INSTRUÇÕES:
1. Responda às perguntas abaixo com base no texto sobre as companhias aéreas.
(a) Segundo o texto, com que serviço tudo começou?
(b) A que as empresas limitaram cada passageiro ao retirar a franquia de bagagens?
(c) Qual foi a promessa feita aos passageiros com essa mudança?
2. Reescreva o trecho do texto sobre as companhias aéreas começando em "Tudo começou com" e terminando em "menos no nome).", trocando "lanchinho" por "lanche".
3. Liste todos os alimentos e bebidas mencionados no texto sobre as companhias aéreas.

TEXTO FORNECIDO:
┏━━

Falta de transparência tem ajudado companhias aéreas a cobrar mais pela sua viagem
Sob o pretexto de oferecer um serviço específico para cada passageiro, empresas têm buscado cobrar por qualquer coisa que se traduza em menos sofrimento durante o voo


Tudo começou com o serviço de bordo. Sob o pretexto de reduzir o preço da passagem, as companhias aéreas resolveram “desembarcar” o lanchinho e as bebidas de seus aviões. No máximo a gloriosa barrinha de cereal, um biscotinho ou, para algumas delas, apenas água como “cortesia”. Quem não quisesse passar fome a bordo que pagasse pelos sanduíches “gourmet” (ao menos no nome).
No ano passado foi a vez das bagagens. Com o argumento de que a franquia privilegiava passageiros que viajavam carregados as empresas resolveram retirar o serviço, limitando cada passageiro a uma mala de mão. Novamente, os que precisassem de mais espaço no avião deveriam pagar uma taxa extra. A promessa? Passagens mais baratas e justas. No entanto, o tempo passou e o custo de voar continua alto e subindo, embora as empresas aéreas tentem justificar isso com o aumento dos seus custos.

┗━━

ITENS FORNECIDOS:
┏━━

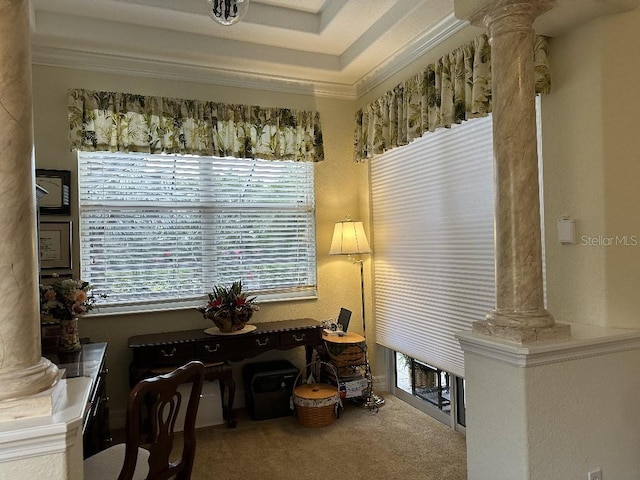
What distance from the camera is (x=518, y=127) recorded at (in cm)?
216

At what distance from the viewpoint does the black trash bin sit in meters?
3.75

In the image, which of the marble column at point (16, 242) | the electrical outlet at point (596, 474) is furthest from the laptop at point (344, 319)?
the marble column at point (16, 242)

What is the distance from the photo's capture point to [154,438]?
1907 mm

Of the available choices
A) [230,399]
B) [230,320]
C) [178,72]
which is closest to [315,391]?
[230,399]

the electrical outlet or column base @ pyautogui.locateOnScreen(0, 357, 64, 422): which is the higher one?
column base @ pyautogui.locateOnScreen(0, 357, 64, 422)

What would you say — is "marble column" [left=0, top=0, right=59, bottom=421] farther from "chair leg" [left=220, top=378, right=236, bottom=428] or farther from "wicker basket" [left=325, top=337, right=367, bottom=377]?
"wicker basket" [left=325, top=337, right=367, bottom=377]

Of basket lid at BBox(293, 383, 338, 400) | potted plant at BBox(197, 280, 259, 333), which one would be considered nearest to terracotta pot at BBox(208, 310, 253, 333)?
potted plant at BBox(197, 280, 259, 333)

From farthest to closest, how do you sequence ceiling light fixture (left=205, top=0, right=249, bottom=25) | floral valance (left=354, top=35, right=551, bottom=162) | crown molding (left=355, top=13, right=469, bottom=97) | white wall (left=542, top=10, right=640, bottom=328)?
crown molding (left=355, top=13, right=469, bottom=97) → floral valance (left=354, top=35, right=551, bottom=162) → white wall (left=542, top=10, right=640, bottom=328) → ceiling light fixture (left=205, top=0, right=249, bottom=25)

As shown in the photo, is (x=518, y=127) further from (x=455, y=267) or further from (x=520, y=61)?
(x=455, y=267)

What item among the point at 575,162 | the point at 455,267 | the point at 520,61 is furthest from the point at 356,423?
the point at 520,61

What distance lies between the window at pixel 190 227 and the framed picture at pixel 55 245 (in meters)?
0.13

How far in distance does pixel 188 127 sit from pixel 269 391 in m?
2.29

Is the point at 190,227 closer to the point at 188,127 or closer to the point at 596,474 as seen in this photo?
the point at 188,127

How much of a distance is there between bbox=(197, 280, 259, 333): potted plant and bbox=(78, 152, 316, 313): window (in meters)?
0.34
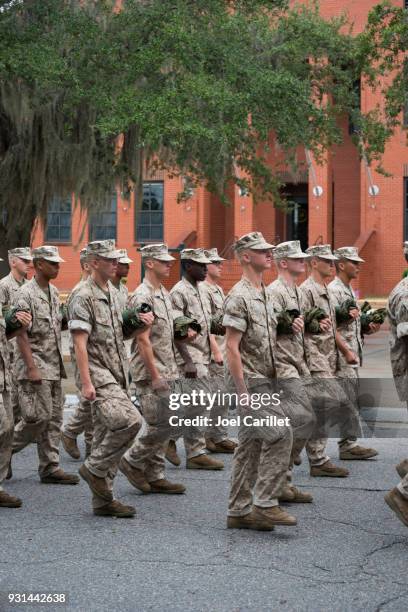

┗━━

RESPOSTAS COMPLETAS:
1.
(a) Tudo começou com o serviço de bordo.
(b) Cada passageiro ficou limitado a uma mala de mão.
(c) A promessa foi de passagens mais baratas e justas.

2.
Tudo começou com o serviço de bordo. Sob o pretexto de reduzir o preço da passagem, as companhias aéreas resolveram “desembarcar” o lanche e as bebidas de seus aviões. No máximo a gloriosa barrinha de cereal, um biscotinho ou, para algumas delas, apenas água como “cortesia”. Quem não quisesse passar fome a bordo que pagasse pelos sanduíches “gourmet” (ao menos no nome).

3. o lanchinho, as bebidas, a barrinha de cereal, o biscotinho, a água, os sanduíches “gourmet”